Assessment of 24,25(OH) 2 D levels does not support FGF23-mediated catabolism of vitamin D metabolites

Bing Dai, Valentin David, Hala M. Alshayeb, Arif Showkat, Geeta Gyamlani, Ronald L. Horst, Barry M. Wall, L. Darryl Quarles*

*Corresponding author for this work

Research output: Contribution to journalArticlepeer-review

35 Scopus citations

Abstract

Progressive elevations of fibroblastic growth factor 23 (FGF23) in chronic kidney disease may reduce serum 25-hydroxyvitamin D (25(OH)) and 1,25-dihydroxyvitamin D (1,25(OH)2 D) levels, via stimulation of 24-hydroxylase (Cyp24a1)-mediated catabolism of these vitamin D metabolites.
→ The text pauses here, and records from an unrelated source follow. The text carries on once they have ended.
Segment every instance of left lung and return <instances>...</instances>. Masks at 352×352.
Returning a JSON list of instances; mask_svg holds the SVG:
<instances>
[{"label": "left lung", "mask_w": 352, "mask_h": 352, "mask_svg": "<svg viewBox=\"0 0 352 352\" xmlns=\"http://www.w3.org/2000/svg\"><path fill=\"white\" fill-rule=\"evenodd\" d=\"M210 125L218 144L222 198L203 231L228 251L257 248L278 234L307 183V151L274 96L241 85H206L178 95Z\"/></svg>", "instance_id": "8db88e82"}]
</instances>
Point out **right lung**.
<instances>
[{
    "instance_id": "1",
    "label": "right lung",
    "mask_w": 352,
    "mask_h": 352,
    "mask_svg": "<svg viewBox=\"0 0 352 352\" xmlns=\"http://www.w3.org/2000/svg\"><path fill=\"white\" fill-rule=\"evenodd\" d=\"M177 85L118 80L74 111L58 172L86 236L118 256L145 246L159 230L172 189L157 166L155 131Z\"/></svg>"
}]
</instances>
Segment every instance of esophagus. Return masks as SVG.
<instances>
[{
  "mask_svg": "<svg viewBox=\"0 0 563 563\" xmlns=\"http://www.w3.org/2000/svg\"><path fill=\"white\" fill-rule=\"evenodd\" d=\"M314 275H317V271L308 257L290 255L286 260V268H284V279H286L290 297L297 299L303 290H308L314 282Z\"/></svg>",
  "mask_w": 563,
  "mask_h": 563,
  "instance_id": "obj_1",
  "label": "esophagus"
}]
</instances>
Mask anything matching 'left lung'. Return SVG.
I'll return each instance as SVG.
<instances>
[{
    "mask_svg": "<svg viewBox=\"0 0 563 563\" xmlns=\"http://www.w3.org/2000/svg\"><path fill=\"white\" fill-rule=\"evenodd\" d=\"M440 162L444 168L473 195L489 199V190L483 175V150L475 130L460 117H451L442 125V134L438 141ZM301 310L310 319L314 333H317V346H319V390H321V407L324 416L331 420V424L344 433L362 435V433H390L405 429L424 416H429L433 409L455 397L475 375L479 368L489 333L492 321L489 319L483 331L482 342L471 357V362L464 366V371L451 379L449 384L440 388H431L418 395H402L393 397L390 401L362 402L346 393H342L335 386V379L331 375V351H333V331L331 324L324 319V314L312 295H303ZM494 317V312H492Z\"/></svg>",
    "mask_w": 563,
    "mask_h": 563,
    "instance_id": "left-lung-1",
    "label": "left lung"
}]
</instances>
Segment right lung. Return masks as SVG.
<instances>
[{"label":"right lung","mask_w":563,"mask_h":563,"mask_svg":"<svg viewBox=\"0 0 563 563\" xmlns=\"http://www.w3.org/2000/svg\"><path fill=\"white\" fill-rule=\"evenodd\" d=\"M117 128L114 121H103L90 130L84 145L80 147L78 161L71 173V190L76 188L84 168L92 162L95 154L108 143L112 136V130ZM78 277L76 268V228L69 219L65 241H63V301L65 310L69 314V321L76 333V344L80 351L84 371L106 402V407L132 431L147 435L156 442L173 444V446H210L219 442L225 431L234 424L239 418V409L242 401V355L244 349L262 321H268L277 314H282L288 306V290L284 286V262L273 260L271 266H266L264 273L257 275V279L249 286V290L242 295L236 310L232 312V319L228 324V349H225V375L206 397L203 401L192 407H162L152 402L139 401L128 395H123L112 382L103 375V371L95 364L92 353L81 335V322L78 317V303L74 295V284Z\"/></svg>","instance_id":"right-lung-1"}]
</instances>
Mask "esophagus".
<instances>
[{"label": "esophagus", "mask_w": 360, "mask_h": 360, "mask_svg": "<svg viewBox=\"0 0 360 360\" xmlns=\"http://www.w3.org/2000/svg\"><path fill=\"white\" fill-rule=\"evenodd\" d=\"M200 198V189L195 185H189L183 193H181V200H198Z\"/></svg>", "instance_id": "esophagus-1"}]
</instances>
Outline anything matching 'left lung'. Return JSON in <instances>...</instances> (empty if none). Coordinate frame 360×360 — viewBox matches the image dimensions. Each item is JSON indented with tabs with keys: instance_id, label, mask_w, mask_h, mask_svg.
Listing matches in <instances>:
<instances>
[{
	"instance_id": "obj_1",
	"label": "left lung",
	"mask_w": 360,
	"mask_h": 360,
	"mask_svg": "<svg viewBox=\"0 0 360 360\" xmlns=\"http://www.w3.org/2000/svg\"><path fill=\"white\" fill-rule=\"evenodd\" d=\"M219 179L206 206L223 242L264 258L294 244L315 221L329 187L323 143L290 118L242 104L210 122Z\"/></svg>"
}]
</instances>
To test this possibility, we measured serum concentrations of 24,25- dihydroxyvitamin D (24,25(OH)2 D), a product of Cyp24a1 hydroxylation of 25(OH)D, in the Col4a3 knockout mouse, a model of Alport syndrome-derived chronic kidney disease, and in patients with chronic kidney disease of variable severity. There was an inverse correlation between serum FGF23 and both 25(OH)D and 1,25(OH)2 D in the mouse model, but no significant relationship was observed in the cross-sectional patient cohort. The FGF23-dependent increase in Cyp24a1 mRNA expression in the mouse kidneys was consistent with the possibility that FGF23 induces vitamin D catabolism. There was, however, a reduction in serum 24,25(OH)2 D levels, rather than the expected elevation, in both the mice and patients with chronic kidney disease. Low 25(OH)D and elevated FGF23 and parathyroid hormone levels were correlated with the reduced serum 24,25(OH)2 D concentrations of these patients. Thus, we failed to find support for FGF23-mediated catabolism of vitamin D metabolites in chronic kidney disease assessed by 24,25(OH)2 D levels.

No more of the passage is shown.